When we examine levels of control, we can see many levels of control with thyroid hormones. The creation of thyroid hormone needs signaling, but once thyroid hormone is created, it’s not actually the active version of the hormone; it’s T4.
T4 can be bound to binding proteins in the bloodstream, not allowing it to enter tissues, but even further than that, once T4 is released from its binding protein, it has to be converted to T3 at the tissue level, which is the actual active version of thyroid hormone.
T3 can also be bound to binding proteins, and a molecule called reverse T3 can also be created to prevent T3 from exerting its effects as well.
We’ll dive into why that might happen a little more in part 2, but this extensive level of control signals just how important thyroid hormone is, but also how deleterious to physiology it can be if levels go too high or too low.
The Adaptive Capacity of Hormones + Summary
The collective actions of all of our hormones can be thought of as a very large part of what makes up our metabolism.
Some hormonal systems are one hundred percent necessary for life. If we were to be completely deficient in them, we’d be dead pretty fast. Insulin, glucagon, cortisol are good examples of this.
If we had zero levels of those hormones, we’d be dead within minutes to hours. If we had zero thyroid hormone, we’d also die, but it would be over a bit of a slightly longer time course.

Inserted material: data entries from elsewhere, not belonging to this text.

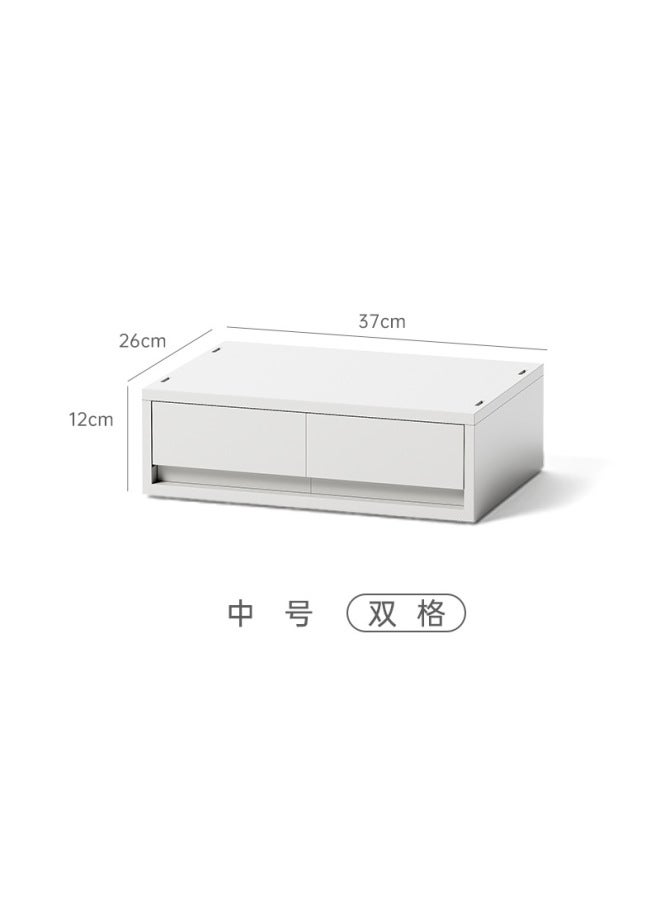 Quner Style Clothes Storage Box Hallway Key Mask Double Grid Classification Storage Box Wardrobe Underwear Clothing Storage Box - Image 1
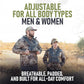 Binocular Harness Chest Pack - Lightweight Hunting Chest Rig with Rangefinder Pouch, MOLLE System Bino Harness for Bow Hunting, Tactical Chest Pack for Men, Veteran Owned Gear, Gray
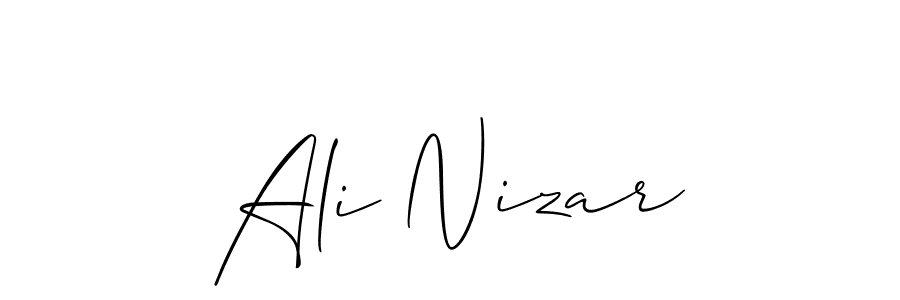 How to Draw Ali Nizar signature style? Allison_Script is a latest design signature styles for name Ali Nizar. Ali Nizar signature style 2 images and pictures png
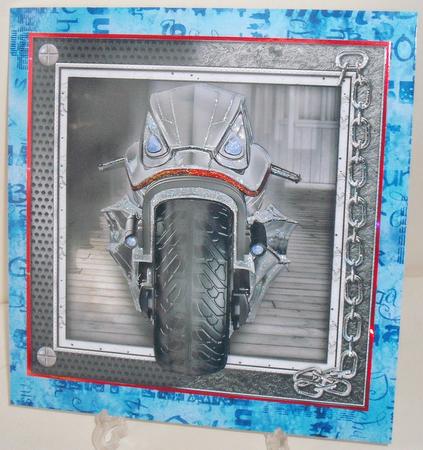 Men's Grunge Subtle Man Words A5 Card Front or Insert by Michelle Sharpe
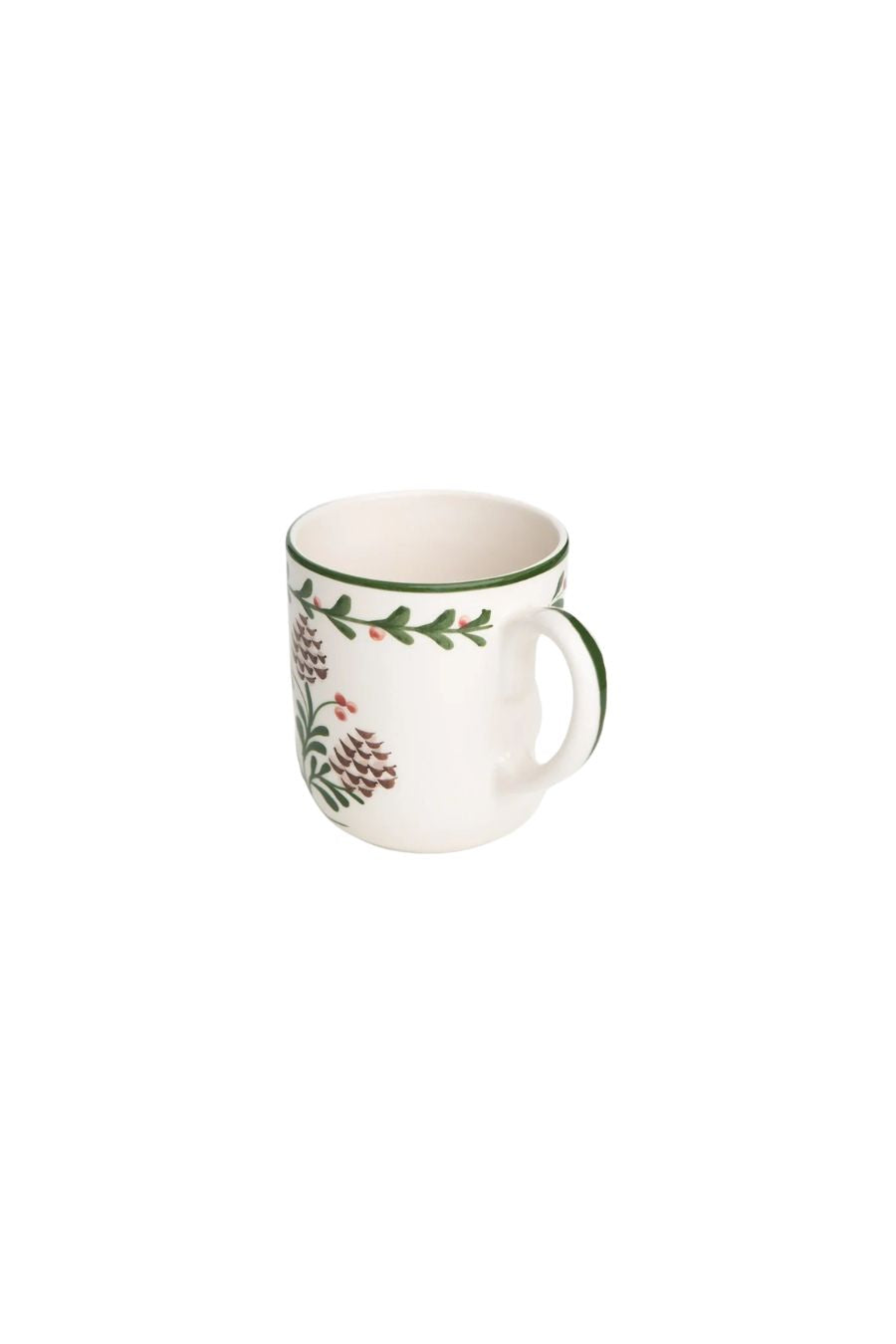 Holly & Pinecones Mug, Set of 2 by Pomegranate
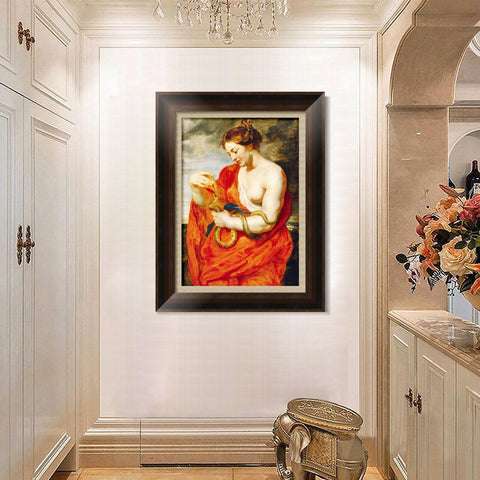 INVIN ART Framed Canvas Art Giclee Print Series#035 by Peter Paul Rubens Wall Art Living Room Home Office Decorations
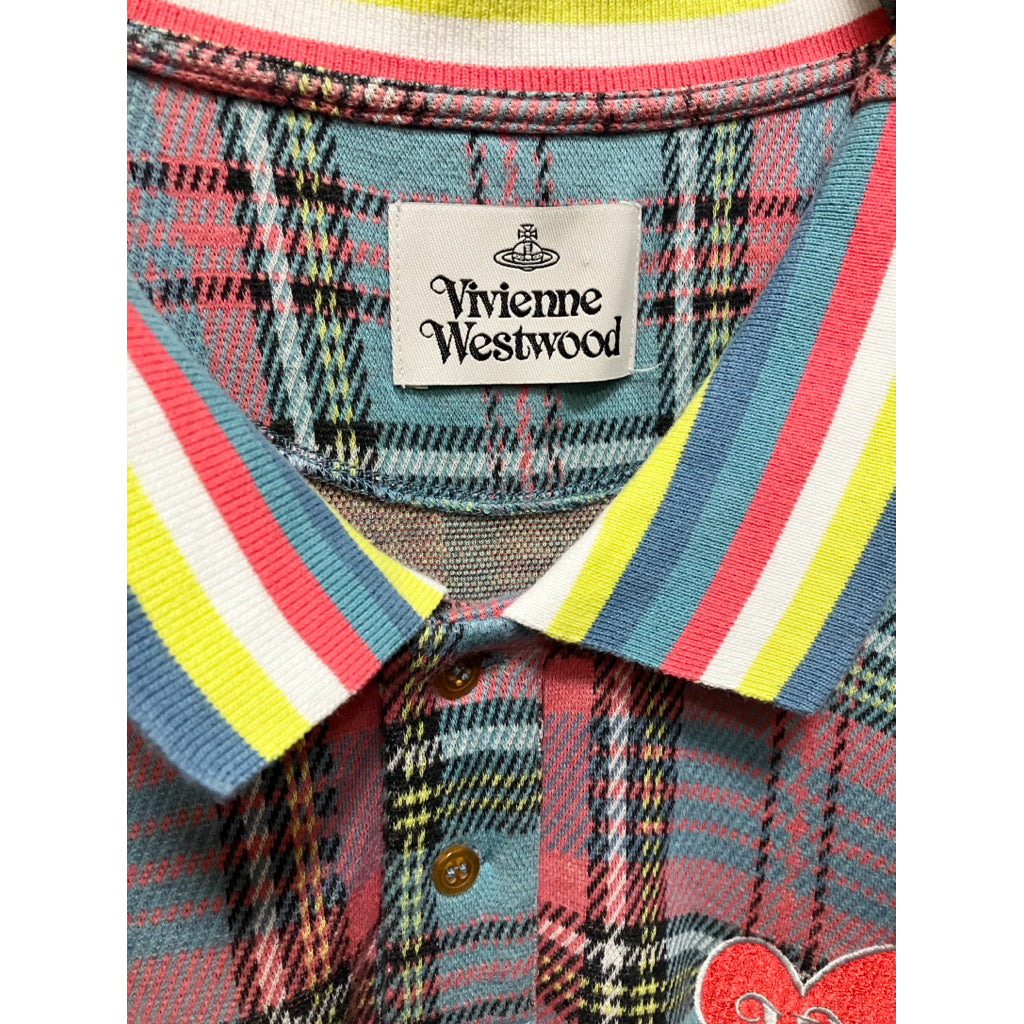 VIVIENNE WESTWOOD 西太后 格紋 短袖針織衫 保證正品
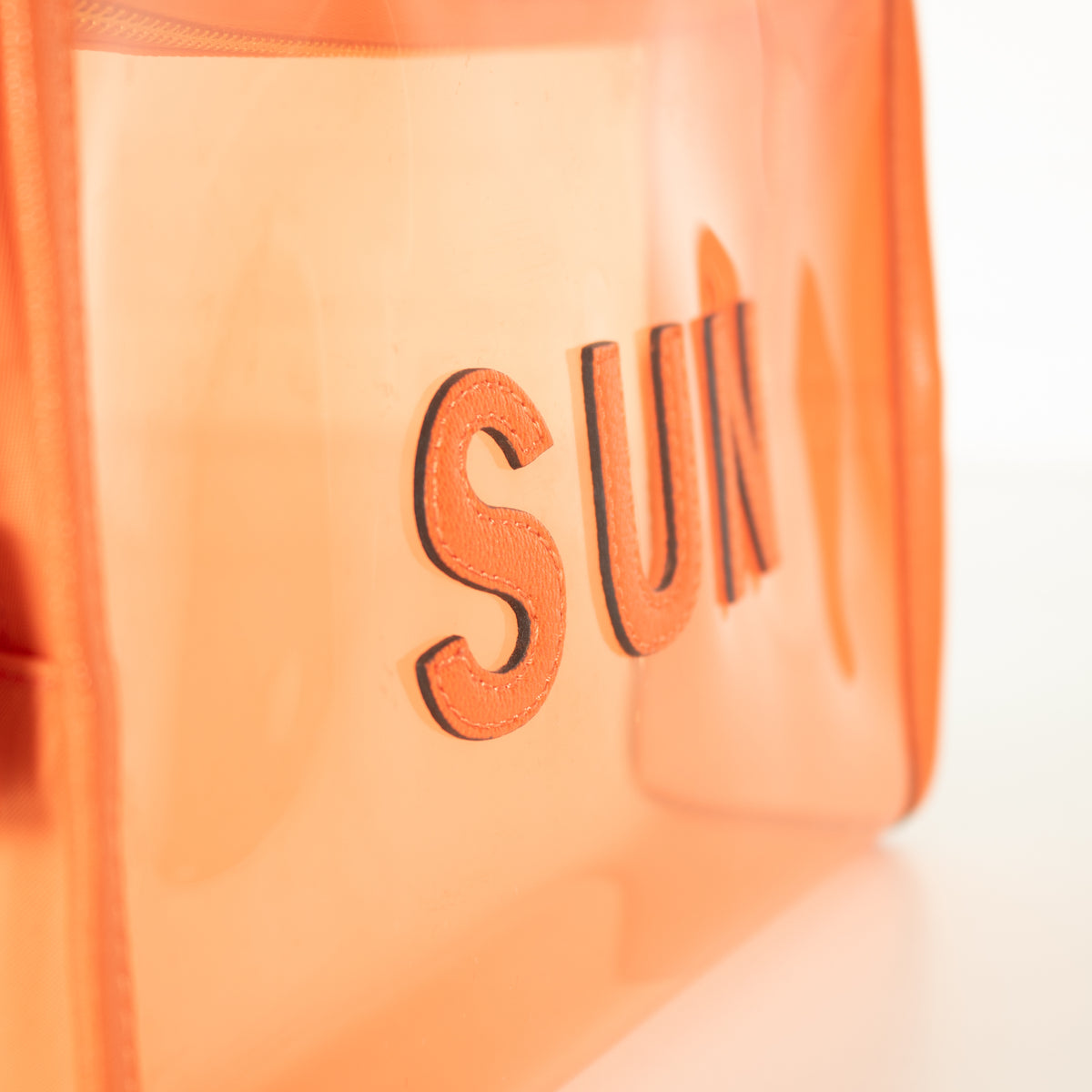 Anya Hindmarch Orange Sun Wash Bag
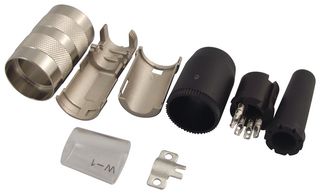 AMPHENOL SINE/TUCHEL T 3361 010 圆形连接器, 立体声, 标准圆形连接器, C091A系列, 电缆安装插座, 5 触点, 焊接插座
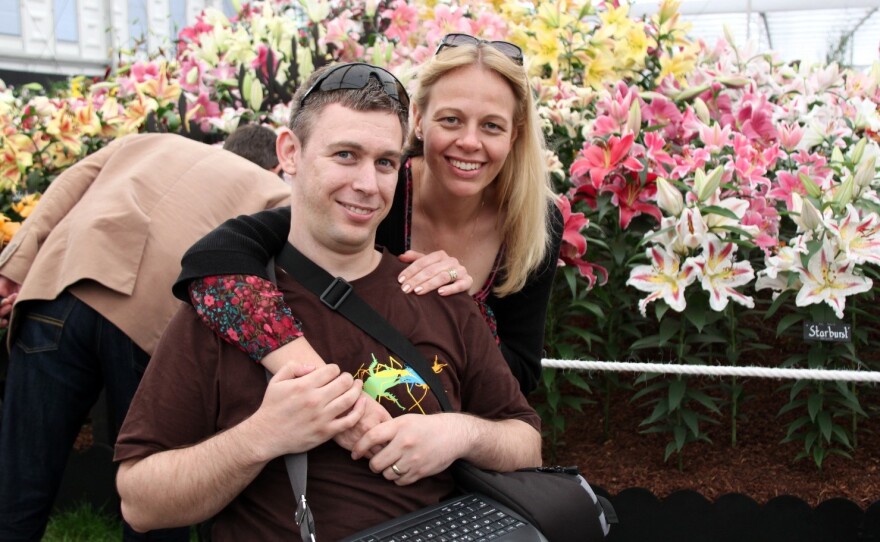 Martin and his wife, Joanna.
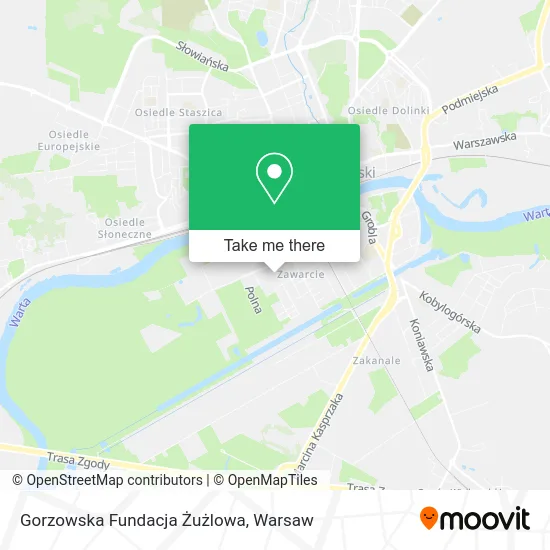 Карта Gorzowska Fundacja Żużlowa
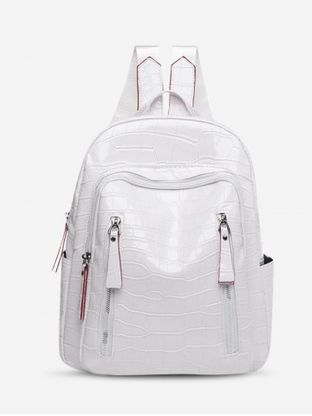 Textured Travel Student Backpack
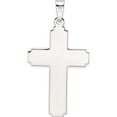 thumbnail image 4 of Sterling Silver Polished With Edge Lines Large Latin Cross Pendant (56.7 X 30.07) Made In India qc11115, 4 of 5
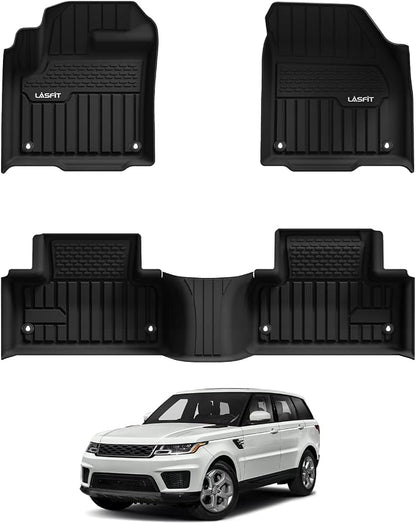 LASFIT Floor Mats Fit for Land Rover Range Rover Evoque 2011-2019, Custom Fit TPE All Weather Waterproof Floor Liners 1st & 2nd Row, Fit 5 Door and Coupe (Not for Convertible), Black, Easy to Clean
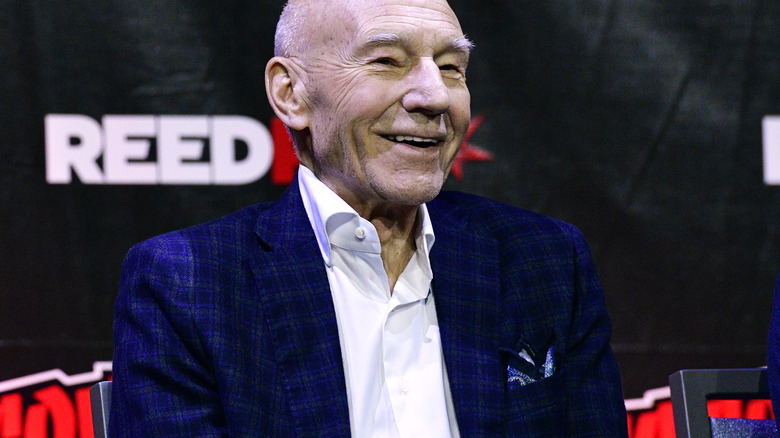 Patrick Stewart at a fan convention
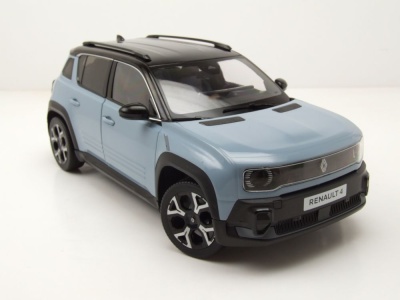Renault 4 E-Tech 100% Electric 2025 hellblau schwarz Modellauto 1:18 Norev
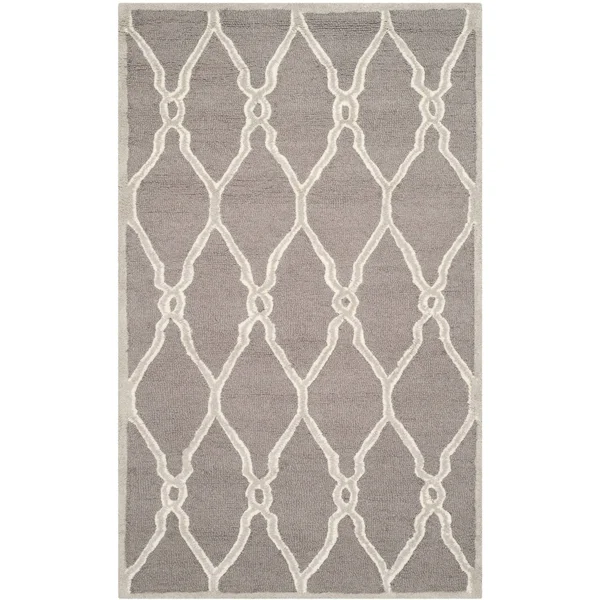 Safavieh Cambridge Light Grey & Ivory 6& x 9& Rug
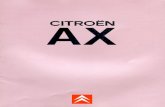 Citroën Japon...CITROEN AX GTi I QTRS GTi (DIN) : : 1360cc : 75PS/6200rpm(DlN) 11.3kg-m 4000rpm(DlN) AM AX 14TRS 72747 -ccd 12.2kg-m 4,200rpm (DIN) 0185/60 R 13 AX GTi : 1360cc :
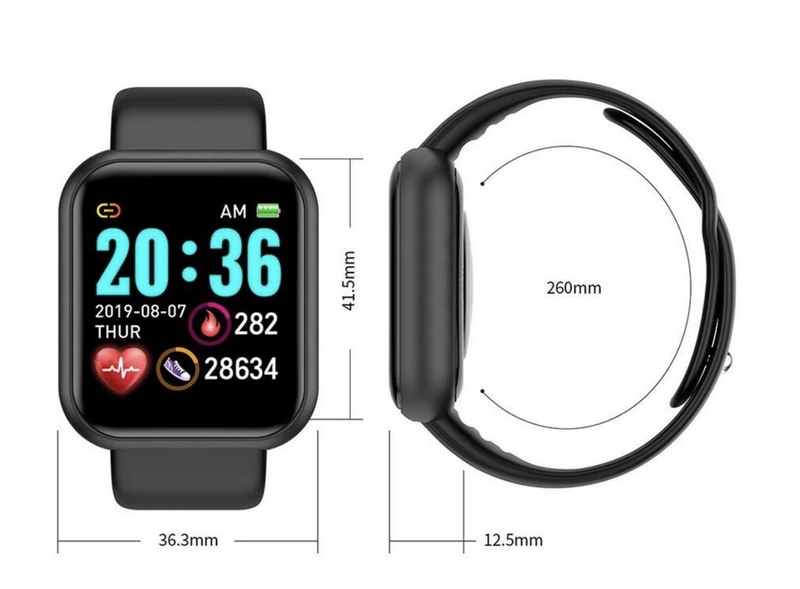 Smartwatch L18s czarny zdjęcie 4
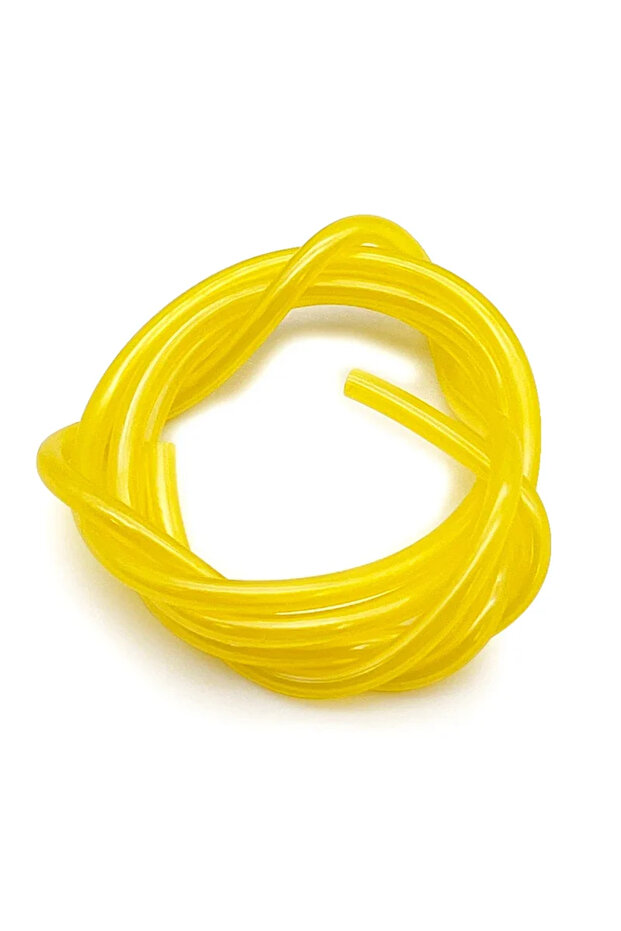 Yellow Petrol Chainsaw Brush Cutter Grass Trimmer Accessories Fuel Line Pipe Hose I.D.2.5mm O.D.5mm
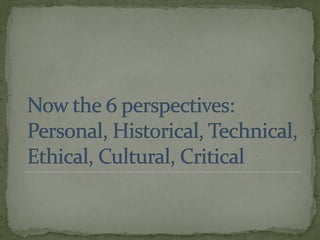 Visual communication and Visual analysis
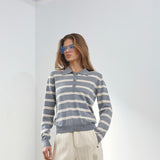 LueCC Padded Polo Knit - Creme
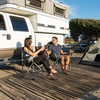 GENIMO Outdoor Rug for Patio Clearance, 5’x8′ Reversible Plastic Straw Rugs, Lightweight Waterproof RV Camping Mat for Camper, Balcony, Deck, Backyard, Picnic, BlackBrown(Deep Walnut Brown)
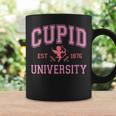 Cupid University Valentine's Day Pink Varsity Girls Coffee Mug Gifts ideas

However, when it comes to sex hormones, they basically govern our reproductive capacity, which isn’t necessary to our own life, per se. We can have extremely low levels or be nearly deficient in these and still live, although not live well and healthily.
As I mentioned earlier, the actions of our hormones are largely dependent on our surroundings and our environment. Our sensing systems are constantly surveying the environment, and as those systems sense changes, our hormones change and adapt.
They might change the levels of hormones that are being secreted, they might change the amount of hormones that are bound to binding proteins, or they might undergo other adaptations.